(Source records)
▬▬▬
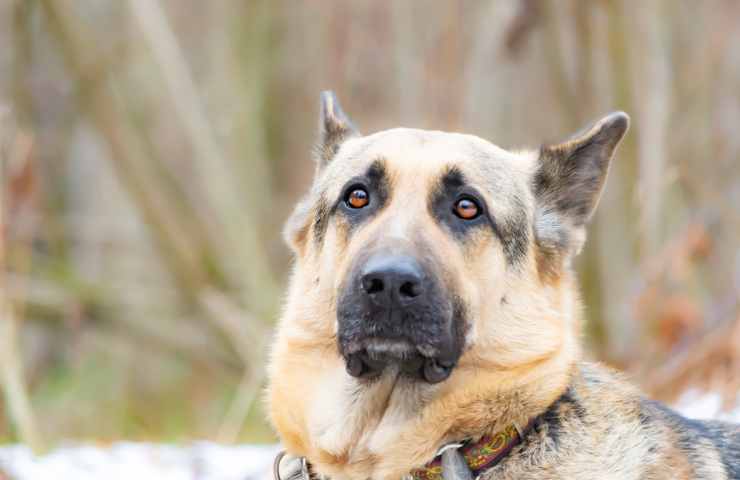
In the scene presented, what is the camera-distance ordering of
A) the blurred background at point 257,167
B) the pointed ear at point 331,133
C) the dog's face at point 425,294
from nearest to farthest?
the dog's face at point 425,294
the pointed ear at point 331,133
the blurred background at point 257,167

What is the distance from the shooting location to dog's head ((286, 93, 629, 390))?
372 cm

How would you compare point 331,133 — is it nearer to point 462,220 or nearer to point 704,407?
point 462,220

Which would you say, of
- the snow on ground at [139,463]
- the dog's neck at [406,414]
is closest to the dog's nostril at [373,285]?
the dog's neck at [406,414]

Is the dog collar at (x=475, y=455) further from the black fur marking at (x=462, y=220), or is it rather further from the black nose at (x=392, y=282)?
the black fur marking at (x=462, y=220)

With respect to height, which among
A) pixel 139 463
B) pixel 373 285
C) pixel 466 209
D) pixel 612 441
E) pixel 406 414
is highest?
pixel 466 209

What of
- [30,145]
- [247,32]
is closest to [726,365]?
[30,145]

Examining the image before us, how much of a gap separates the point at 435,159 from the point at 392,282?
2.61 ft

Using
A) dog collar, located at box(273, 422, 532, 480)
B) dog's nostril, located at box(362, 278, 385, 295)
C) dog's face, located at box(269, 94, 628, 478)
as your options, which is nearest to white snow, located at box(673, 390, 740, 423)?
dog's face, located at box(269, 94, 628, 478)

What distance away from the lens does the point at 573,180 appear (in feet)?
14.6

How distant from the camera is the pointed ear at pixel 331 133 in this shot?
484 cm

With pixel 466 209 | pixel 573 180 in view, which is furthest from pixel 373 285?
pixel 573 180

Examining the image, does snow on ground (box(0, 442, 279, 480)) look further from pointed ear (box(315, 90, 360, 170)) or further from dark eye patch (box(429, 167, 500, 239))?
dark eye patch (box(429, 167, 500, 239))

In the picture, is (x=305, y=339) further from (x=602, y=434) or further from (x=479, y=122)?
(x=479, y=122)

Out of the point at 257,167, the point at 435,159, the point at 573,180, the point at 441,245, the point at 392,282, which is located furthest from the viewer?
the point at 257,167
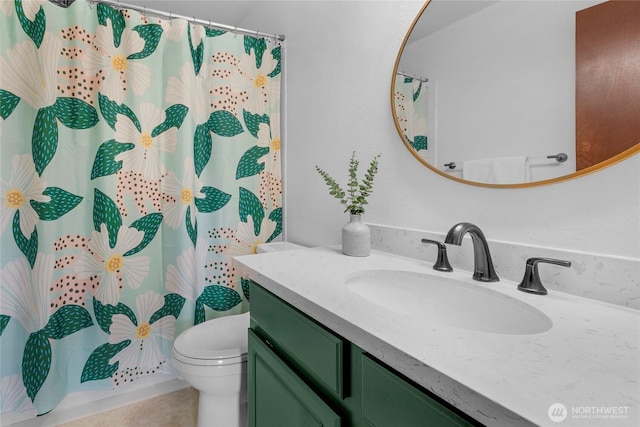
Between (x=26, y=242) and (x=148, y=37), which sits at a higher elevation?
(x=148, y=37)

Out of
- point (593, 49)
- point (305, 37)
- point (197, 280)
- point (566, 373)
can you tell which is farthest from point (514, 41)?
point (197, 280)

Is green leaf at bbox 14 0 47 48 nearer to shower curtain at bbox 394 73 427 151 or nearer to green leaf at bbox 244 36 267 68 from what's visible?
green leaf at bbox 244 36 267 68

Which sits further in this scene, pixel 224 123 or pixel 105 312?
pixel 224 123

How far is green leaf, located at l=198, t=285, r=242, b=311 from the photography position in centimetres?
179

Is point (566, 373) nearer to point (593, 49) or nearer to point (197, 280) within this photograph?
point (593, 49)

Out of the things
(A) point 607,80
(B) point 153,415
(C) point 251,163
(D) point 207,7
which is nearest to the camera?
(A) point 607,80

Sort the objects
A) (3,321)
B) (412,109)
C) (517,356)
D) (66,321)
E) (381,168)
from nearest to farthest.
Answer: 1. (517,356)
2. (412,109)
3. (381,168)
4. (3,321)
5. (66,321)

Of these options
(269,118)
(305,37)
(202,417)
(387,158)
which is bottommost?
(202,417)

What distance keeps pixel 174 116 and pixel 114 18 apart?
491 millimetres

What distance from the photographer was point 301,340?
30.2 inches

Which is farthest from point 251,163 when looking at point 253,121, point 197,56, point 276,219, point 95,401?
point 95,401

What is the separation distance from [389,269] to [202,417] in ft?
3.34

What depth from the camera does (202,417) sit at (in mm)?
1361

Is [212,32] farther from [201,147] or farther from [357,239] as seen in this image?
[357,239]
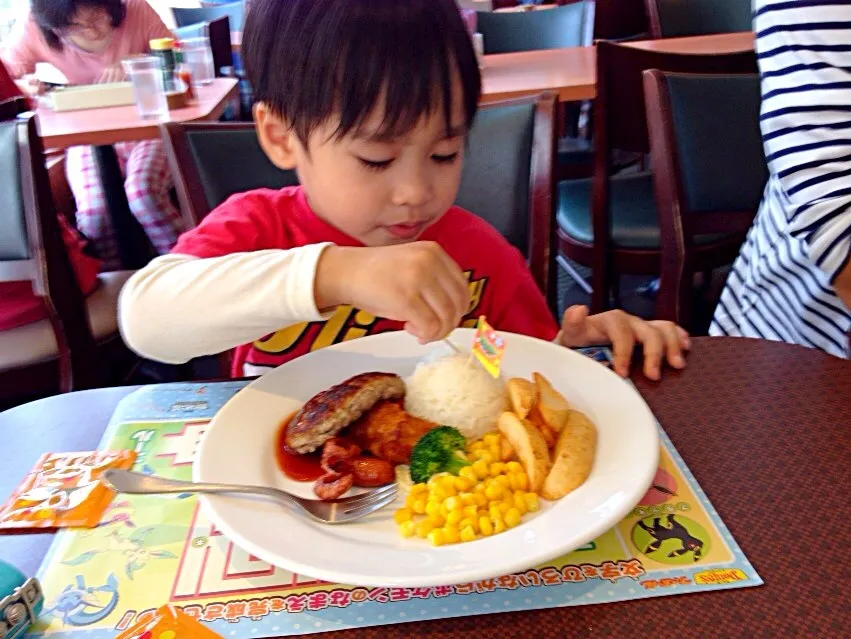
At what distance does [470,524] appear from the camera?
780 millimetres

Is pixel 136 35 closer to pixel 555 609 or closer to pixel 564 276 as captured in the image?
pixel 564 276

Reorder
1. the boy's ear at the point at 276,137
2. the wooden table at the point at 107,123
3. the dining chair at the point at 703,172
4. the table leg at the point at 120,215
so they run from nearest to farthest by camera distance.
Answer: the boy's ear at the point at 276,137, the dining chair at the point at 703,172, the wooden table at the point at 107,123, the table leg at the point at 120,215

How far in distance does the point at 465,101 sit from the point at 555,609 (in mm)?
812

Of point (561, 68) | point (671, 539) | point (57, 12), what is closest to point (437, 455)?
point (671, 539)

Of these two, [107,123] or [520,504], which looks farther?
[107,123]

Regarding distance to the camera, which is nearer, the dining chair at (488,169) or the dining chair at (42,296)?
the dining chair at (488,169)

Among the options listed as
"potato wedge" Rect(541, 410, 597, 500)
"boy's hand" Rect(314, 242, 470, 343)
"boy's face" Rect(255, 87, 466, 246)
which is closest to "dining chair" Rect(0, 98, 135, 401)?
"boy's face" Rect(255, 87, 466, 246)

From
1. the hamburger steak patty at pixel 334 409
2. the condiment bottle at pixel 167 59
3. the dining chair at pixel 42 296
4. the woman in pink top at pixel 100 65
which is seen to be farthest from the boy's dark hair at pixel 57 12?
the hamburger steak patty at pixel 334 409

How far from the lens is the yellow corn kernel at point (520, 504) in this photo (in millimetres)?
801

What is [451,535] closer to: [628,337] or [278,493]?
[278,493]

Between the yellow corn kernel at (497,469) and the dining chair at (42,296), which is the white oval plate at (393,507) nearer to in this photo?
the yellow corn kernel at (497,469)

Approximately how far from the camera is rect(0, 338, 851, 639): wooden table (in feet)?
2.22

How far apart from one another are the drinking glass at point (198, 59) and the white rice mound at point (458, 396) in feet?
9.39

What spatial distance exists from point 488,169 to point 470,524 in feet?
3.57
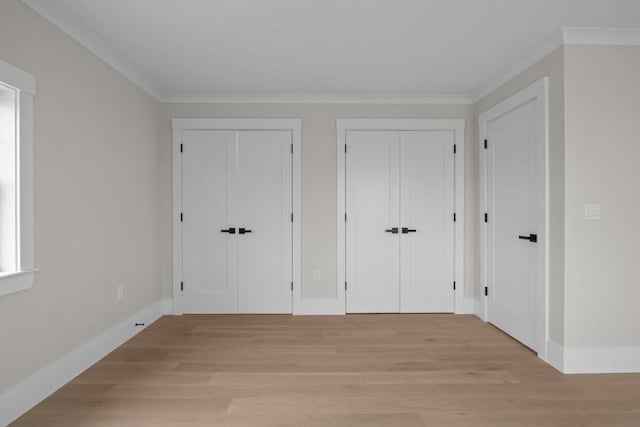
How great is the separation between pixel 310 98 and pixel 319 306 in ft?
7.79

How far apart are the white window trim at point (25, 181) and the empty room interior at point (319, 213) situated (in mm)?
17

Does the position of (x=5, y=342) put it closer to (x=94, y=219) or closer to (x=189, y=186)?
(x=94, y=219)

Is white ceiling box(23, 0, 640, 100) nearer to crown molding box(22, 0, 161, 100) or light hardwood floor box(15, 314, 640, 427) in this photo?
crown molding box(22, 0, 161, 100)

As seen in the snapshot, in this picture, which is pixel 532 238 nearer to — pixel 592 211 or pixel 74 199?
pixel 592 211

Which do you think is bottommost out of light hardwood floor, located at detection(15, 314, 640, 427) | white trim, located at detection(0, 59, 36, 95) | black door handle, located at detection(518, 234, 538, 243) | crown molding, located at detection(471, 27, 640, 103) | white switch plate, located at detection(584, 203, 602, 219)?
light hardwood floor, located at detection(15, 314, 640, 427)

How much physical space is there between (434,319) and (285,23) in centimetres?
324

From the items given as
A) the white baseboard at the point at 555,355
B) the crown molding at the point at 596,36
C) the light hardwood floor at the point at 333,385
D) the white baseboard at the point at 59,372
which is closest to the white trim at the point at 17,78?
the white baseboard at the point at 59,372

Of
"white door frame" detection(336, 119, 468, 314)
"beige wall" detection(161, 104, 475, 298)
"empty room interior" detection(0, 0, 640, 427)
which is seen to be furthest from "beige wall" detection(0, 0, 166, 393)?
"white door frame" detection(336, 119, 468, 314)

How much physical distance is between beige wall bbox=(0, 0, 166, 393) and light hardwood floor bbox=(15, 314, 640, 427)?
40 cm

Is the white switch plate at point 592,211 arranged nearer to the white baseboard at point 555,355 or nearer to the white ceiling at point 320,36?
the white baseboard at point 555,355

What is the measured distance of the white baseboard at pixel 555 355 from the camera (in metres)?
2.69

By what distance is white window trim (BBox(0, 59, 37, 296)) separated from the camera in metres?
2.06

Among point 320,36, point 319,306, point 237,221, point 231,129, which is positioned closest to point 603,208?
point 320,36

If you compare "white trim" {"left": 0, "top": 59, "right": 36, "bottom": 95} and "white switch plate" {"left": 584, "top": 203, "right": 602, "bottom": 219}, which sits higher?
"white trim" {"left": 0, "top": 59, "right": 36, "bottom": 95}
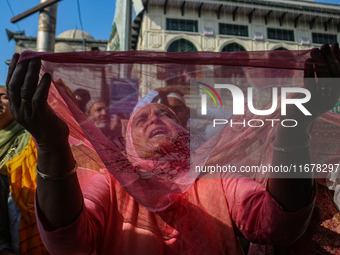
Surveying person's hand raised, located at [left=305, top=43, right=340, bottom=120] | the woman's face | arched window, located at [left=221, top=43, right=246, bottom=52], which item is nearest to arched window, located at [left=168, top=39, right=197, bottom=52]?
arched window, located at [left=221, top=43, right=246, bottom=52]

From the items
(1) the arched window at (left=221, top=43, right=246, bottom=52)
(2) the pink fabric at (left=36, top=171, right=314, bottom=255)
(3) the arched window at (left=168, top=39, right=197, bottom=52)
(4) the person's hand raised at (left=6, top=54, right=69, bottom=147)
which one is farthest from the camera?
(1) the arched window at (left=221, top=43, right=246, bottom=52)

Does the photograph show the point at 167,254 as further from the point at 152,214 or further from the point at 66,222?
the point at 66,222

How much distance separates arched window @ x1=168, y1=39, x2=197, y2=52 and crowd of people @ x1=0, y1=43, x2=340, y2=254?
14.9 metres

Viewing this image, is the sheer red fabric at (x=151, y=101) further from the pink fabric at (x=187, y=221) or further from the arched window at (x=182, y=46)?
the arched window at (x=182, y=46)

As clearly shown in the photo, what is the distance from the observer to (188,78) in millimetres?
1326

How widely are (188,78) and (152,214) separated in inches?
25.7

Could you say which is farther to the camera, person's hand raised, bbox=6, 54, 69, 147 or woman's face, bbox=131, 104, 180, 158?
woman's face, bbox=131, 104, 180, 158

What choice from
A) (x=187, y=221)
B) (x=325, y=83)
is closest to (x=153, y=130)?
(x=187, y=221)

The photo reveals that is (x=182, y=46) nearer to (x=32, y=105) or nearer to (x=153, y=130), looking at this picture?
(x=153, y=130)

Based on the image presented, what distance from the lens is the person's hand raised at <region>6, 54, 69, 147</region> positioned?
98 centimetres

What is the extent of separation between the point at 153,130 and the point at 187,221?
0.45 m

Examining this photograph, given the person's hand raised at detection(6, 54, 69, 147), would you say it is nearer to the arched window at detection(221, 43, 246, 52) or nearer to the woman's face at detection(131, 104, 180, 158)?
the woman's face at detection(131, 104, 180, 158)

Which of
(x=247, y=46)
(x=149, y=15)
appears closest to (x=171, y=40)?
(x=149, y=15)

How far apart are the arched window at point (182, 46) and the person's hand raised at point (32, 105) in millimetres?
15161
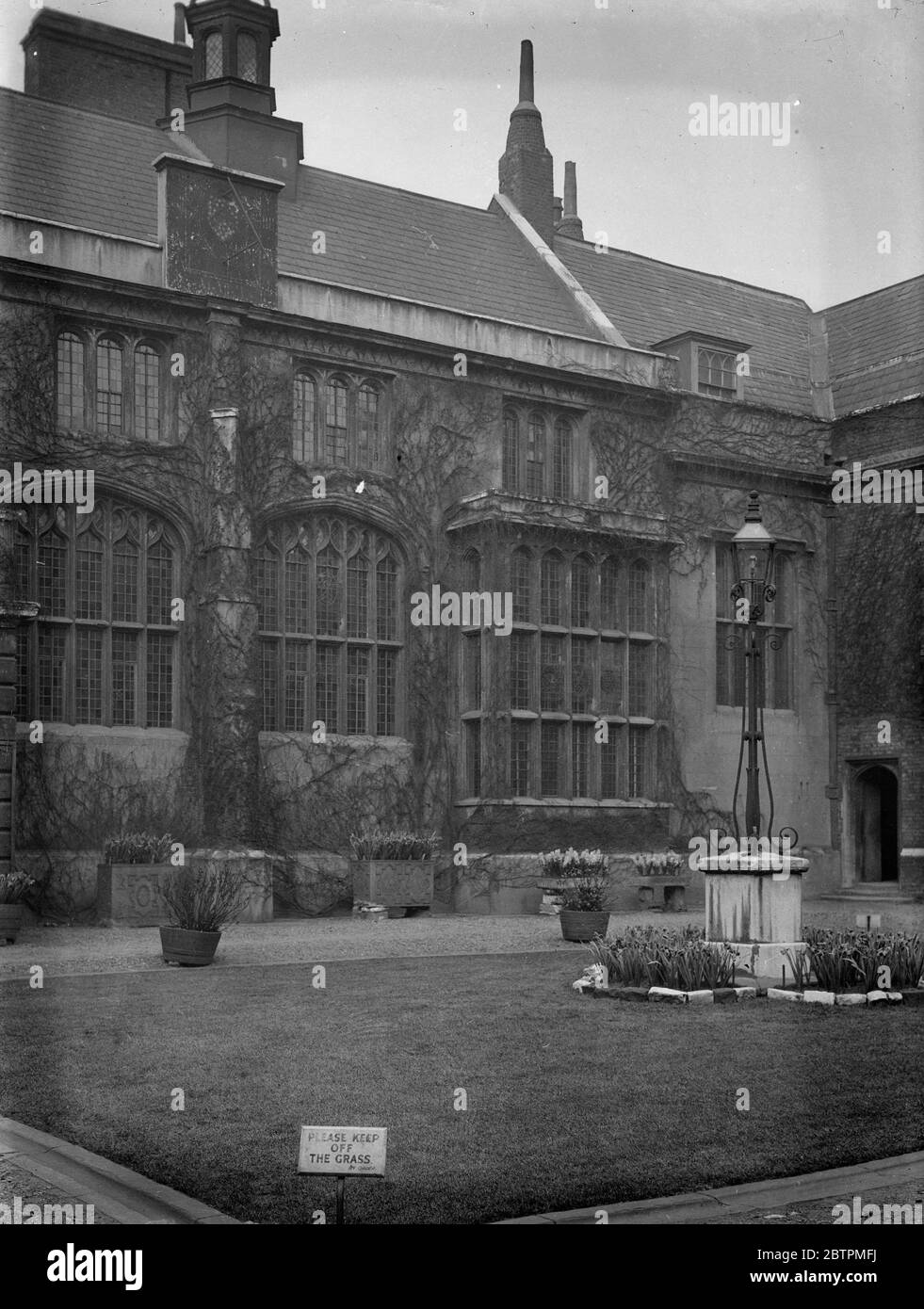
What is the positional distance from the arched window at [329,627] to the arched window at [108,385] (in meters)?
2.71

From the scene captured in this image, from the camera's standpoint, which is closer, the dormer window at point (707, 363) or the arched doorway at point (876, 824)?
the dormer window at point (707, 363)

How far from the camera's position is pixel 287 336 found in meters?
▬▬▬
Written task: Starting with the line that holds "Based on the", repeat exactly every line through the end of the material above, both ends included, without the pictures.

Answer for the task:
Based on the image presented, what distance from the lens is the person's hand raised at <region>6, 54, 69, 147</region> positioned?
98 centimetres

What is the extent of separation between the point at 153,130 and the point at 187,221?
0.45 m

Examining this photograph, given the person's hand raised at detection(6, 54, 69, 147), would you say it is nearer to the arched window at detection(221, 43, 246, 52) or nearer to the woman's face at detection(131, 104, 180, 158)?
the woman's face at detection(131, 104, 180, 158)

Which of
(x=247, y=46)
(x=149, y=15)
appears closest to (x=171, y=40)?
(x=149, y=15)

How far apart are the arched window at point (182, 46) and the person's hand raised at point (32, 105) in millimetres?
15161
What is the positional distance from the arched window at [329,627] to the arched window at [108,385] (in meters)?
2.71

From the scene captured in this image, from the camera's standpoint, which is closer, the dormer window at point (707, 363) or the arched doorway at point (876, 824)?
the dormer window at point (707, 363)

How far from the camera's position is pixel 287 336 found in meters?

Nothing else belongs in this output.